Dopo la parentesi marxista, Lerner ha iniziato il proprio viaggio alla scoperta di una “classe sociale tanto numerosa quanto invisibile” entrando nella fabbrica di Mirafiori, un tempo luogo di accese proteste operaie. Oggi la situazione lavorativa è cambiata, i “padroni” pure. Nella catena di montaggio, uomo e robot collaborano: si chiama “world class manifacturing“, spiega il giornalista.
Il pregio di Operai è quello di mostrare le storie e i volti di chi anima i posti di lavoro: persone che nelle sintesi dei tg e nel caos dei talk non hanno mai un’identità precisa. A tavola con una famiglia di lavoratori, Lerner dà voce ai sacrifici, alle speranze ma anche alla rassegnazione di chi trascorre intere giornate in fabbrica. Poi si sposta nella sede di Amazon, dove documenta i ritmi incalzanti e faticosi imposti dal sistema, “vera e propria fucina dell’uomo flessibile“.
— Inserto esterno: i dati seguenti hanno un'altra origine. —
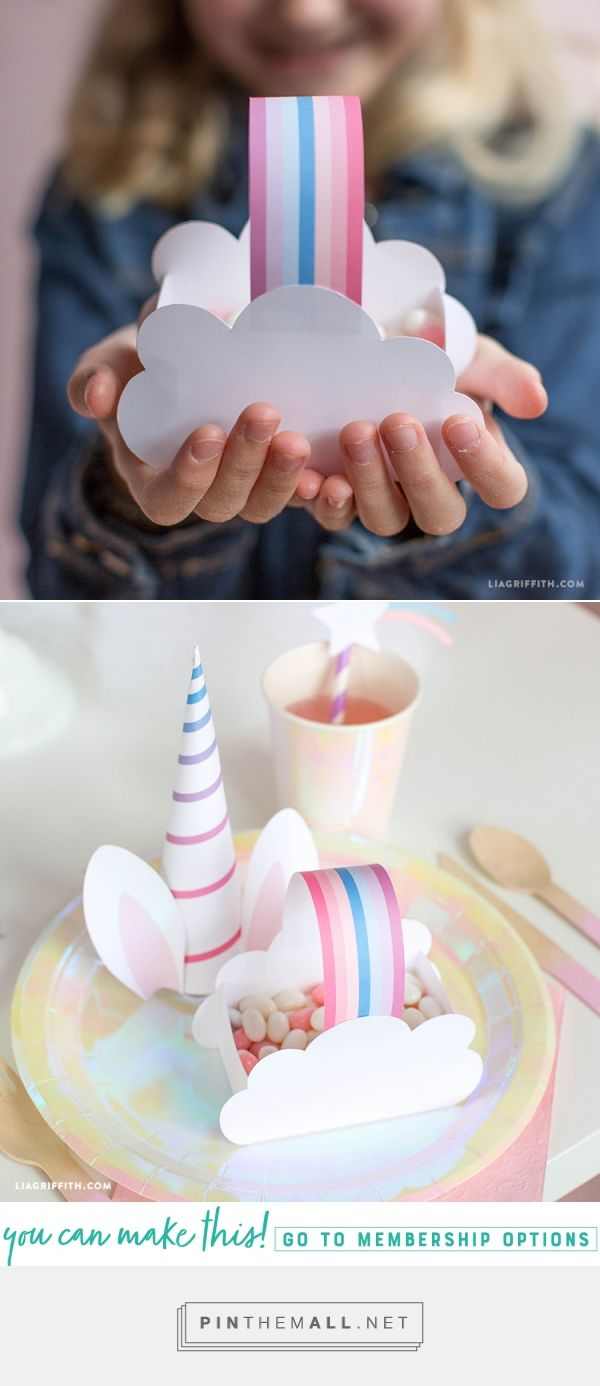 Make these rainbow candy baskets for your next party - Diy birthday party, Candy basket, Rainbow candy, Diy party, Unicorn party decorations, Unicorn birthday parties - Fill your candy baskets with fun goodies to put your guests on cloud 9  You can even add some small gold coins to transform them into little pots of gold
Il racconto della prima puntata è approfondito, articolato. Esso include anche il mondo – sinora poco esplorato – della “gig economy“, l’economia dei lavoretti. Anche qui, Lerner fa il cronista e mette in risalto le contraddizioni delle nuove forme di lavoro, ne fa intuire i meccanismi. Il montaggio rende scorrevoli i cinquantacinque minuti di trasmissione.
Va riconosciuto che lo sguardo del narratore non è del tutto imparziale: i riferimenti a Marx (in parte funzionali al racconto) sono ricorrenti e sul finale non manca un’intervista al cineasta militante Ken Loach, che offre un’interpretazione squisitamente ideologica sulle realtà rappresentate, riferendosi ad una lotta per il cambiamento ed auspicando “azioni collettive e di solidarietà” da parte della sinistra internazionale.
L’impressione è che tale chiave di lettura accompagnerà il telespettatore anche nelle puntate a venire. Scelta opinabile ma legittima: da Lerner, del resto, sarebbe stato pretenzioso ed illusorio aspettarsi un’ode al turbocapitalismo.